I would like to conduct research about the effect of sleep on frailty in smoker older people by dividing the participants into 3 groups (no smoker, formal smoker, and current smoke). How can I calculate the sample size in case I know the population?
If you have many segments, Stratified sampling technique is the ideal one, if you got to know the population size. For example, there are 300, 200, and 500 numbers in your population of 1st, 2nd and 3rd groups respectively and you aim to target to have 100 samples in your study. Hence, your sample selection should be 30, 20, and 50 respectively from each group. This is because your population is 1000 in number and your sample size 100 is the 10% of 1000. Accordingly, the 10% of each group can be selected from each group. Also note that your study should count a minimum of 5% of the population in your sample size.

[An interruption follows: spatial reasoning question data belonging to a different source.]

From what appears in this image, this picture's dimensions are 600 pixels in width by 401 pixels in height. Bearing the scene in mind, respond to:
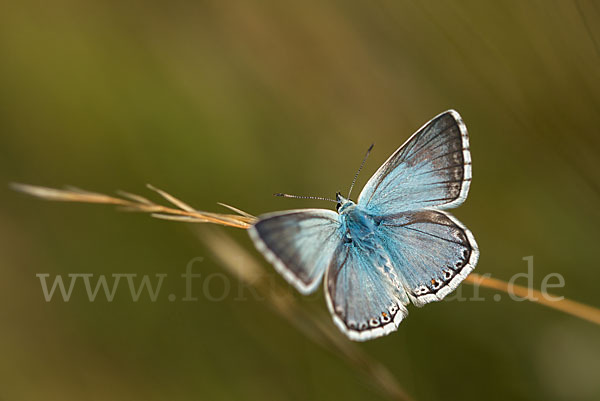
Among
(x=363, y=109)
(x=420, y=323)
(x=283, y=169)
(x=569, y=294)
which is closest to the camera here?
(x=569, y=294)

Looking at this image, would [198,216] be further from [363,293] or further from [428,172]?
[428,172]

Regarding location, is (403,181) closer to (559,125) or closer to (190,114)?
(559,125)

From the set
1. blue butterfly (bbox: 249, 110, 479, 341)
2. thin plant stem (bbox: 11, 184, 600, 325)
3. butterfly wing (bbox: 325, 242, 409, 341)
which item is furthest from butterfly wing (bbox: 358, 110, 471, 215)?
thin plant stem (bbox: 11, 184, 600, 325)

However, if your population is unknown, then you have to select the samples as per your study requirement. In this context, I do agree with Tadesse Alemu.
Hope this explanation can help you understanding about your sampling requirement.
Not sure I understand your question. Taken literally, to calculate the number in each condition you count how many are in each condition. If you mean how many to recruit for a future study, that obviously depends on the design as Tadesse Alemu
, population characteristics like Samithamby Senthilnathan says, and most importantly why you are doing the study. Because I would think anyone would realize these are necessary (this seems more obvious than not knowing to count), I will taken your question literally. You count the number in each condition.
Depends on the analysis (ex. t-tests, ANOVA, Bonferroni, two-sample binomial, etc.). What is your analysis? A generic suggestions is plan on doing a t-test. Write the mean and sd for each group (or make an educated guess). The do the t-test sample size calculation for all three possible comparisons: A vs. B, A vs. C, B vs. C. Whichever calculation produces the LARGEST group sample size, is what you should use for ALL groups. This is a generic suggestion since I don't know the specifics of the sampling design, data types and analysis to be of more specific.